Mostrando postagens com marcador Atacama. Mostrar todas as postagens
Mostrando postagens com marcador Atacama. Mostrar todas as postagens

domingo, 23 de junho de 2019

Duas Viagens

Programar duas viagens em seguida, num espaço de dois meses, foi uma baita ousadia –ousadia para o corpo, combalido pelas décadas de uso, e também para o bolso. Aconteceu por acaso, sem nenhum planejamento, e por culpa do Atacama que, preterido em outras ocasiões, correu para o início da fila e fincou pé logo ali no mês de abril. E, como cismei que viagem à Europa que se preze tem que ser na primavera, de preferência em maio, o jeito foi encarar a dobradinha.

Ainda estávamos na Espanha quando comecei a perceber que, embora próximas no tempo, as duas viagens seriam bem diferentes, mas, mesmo tão distintas, se tornariam especialmente complementares. 

As diferenças foram mais fáceis de ver. Na vastidão intocada do deserto, a Natureza grita com toda a sua força. É a Terra despida de qualquer adereço cultural, uma amostra de como seria o planeta caso a espécie humana não tivesse vingado por aqui. Já do outro lado do mundo, no Velho Continente, o protagonismo é da História, essa força construtora e contínua, exercida por cada indivíduo em seu grupo social num determinado tempo, e ao longo dos séculos. Modos de vida que se estabeleceram e se modificaram de acordo com necessidades e interesses, sujeitos às disputas, aos acordos e às resignações. 

Quando as duas experiências – Natureza e História - começaram a se entrelaçar na minha mente, um novo filtro interferiu no meu olhar de viajante, uma espécie de óculos com lente multifocal. Interpretei a Andaluzia, a Provence e a Côte D’Azur por meio dele. Cidades encarapitadas sobre penhascos, pontes antiquíssimas de pedra, sofisticados arabescos, danças e músicas emocionantes, pinturas ensolaradas, todas essas expressões da ação humana foram temperadas pela compreensão da nossa enorme insignificância diante das forças naturais. Olhando por outro ângulo, no entanto, não é justamente esta pequeneza que confere à humanidade um atestado de fortaleza? Afinal, cidades encarapitadas sobre penhascos, pontes antiquíssimas de pedra e as várias manifestações artísticas são exemplos do monumental trabalho que fomos capazes de desenvolver, apesar das condições adversas.

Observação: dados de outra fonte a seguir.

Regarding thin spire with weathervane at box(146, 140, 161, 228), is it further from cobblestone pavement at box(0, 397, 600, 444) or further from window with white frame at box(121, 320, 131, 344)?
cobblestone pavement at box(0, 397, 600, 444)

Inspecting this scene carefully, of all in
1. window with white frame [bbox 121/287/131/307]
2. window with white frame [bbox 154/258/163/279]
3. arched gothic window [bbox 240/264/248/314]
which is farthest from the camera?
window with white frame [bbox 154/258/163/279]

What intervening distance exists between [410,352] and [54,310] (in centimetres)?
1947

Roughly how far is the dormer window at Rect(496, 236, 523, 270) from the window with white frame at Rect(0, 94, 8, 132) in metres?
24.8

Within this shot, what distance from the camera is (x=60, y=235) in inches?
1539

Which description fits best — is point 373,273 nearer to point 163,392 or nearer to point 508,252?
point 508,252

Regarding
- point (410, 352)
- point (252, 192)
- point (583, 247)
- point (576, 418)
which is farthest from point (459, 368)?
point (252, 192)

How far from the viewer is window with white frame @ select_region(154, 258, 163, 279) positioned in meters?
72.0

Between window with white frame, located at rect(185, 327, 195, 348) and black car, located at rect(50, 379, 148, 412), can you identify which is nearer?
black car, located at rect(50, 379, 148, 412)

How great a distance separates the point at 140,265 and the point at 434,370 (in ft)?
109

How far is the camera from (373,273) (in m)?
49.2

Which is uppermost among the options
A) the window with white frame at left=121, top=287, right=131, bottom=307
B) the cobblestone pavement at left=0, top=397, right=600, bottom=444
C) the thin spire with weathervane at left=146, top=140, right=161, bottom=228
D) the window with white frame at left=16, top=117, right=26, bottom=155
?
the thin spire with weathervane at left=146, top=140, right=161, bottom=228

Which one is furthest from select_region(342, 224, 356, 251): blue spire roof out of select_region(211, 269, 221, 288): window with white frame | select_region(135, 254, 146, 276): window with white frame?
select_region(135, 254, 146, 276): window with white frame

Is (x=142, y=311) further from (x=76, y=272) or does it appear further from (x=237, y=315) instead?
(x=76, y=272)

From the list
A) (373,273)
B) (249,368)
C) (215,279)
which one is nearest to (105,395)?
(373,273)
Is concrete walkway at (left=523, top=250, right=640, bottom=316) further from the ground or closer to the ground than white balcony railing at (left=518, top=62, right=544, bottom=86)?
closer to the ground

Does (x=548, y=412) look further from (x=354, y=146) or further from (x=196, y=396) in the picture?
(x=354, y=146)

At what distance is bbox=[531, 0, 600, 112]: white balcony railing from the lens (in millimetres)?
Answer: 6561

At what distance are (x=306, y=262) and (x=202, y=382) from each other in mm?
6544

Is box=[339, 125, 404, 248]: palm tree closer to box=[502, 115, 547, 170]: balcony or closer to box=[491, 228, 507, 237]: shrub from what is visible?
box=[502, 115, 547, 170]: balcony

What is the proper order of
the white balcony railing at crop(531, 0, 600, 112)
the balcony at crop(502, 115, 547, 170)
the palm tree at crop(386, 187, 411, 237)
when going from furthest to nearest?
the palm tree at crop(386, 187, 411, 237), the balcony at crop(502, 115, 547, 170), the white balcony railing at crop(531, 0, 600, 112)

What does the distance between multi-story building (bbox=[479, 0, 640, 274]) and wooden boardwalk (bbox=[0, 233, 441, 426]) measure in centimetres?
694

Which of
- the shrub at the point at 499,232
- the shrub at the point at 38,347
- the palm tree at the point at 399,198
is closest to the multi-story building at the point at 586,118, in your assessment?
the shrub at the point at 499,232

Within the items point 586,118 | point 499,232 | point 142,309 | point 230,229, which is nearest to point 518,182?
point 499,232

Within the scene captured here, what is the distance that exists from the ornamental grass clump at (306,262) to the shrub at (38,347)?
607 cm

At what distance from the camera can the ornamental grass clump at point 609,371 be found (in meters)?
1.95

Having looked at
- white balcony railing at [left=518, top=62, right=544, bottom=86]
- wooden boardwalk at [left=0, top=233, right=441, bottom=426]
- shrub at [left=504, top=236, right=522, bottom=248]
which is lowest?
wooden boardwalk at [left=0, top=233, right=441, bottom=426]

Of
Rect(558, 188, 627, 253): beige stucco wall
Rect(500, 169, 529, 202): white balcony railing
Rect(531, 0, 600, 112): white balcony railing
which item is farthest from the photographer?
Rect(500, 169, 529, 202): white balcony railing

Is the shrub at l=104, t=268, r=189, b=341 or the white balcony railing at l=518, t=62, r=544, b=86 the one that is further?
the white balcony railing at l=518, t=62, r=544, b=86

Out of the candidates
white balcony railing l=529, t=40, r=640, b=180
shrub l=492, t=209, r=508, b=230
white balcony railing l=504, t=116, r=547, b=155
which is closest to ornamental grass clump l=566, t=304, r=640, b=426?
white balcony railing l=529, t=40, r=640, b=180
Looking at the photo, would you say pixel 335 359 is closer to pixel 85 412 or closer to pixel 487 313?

Sem esquecer dos dramáticos períodos vividos ao longo dos tempos, em que a natureza mostrou a sua fúria e os seres humanos viveram toda a sua irracionalidade, fiquei com a feliz sensação que nosso saldo civilizatório é positivo. Sentimento bom pra carregar na mochila em cada dia da viagem, mas ainda melhor pra trazer na bagagem de volta pra casa. Se o que vejo hoje à minha volta me aflige, se identifico um difícil período de desesperança, pego meus óculos com lente multifocal e confio na nossa capacidade de transformar pequeneza em fortaleza. Assim me ensinaram as duas viagens.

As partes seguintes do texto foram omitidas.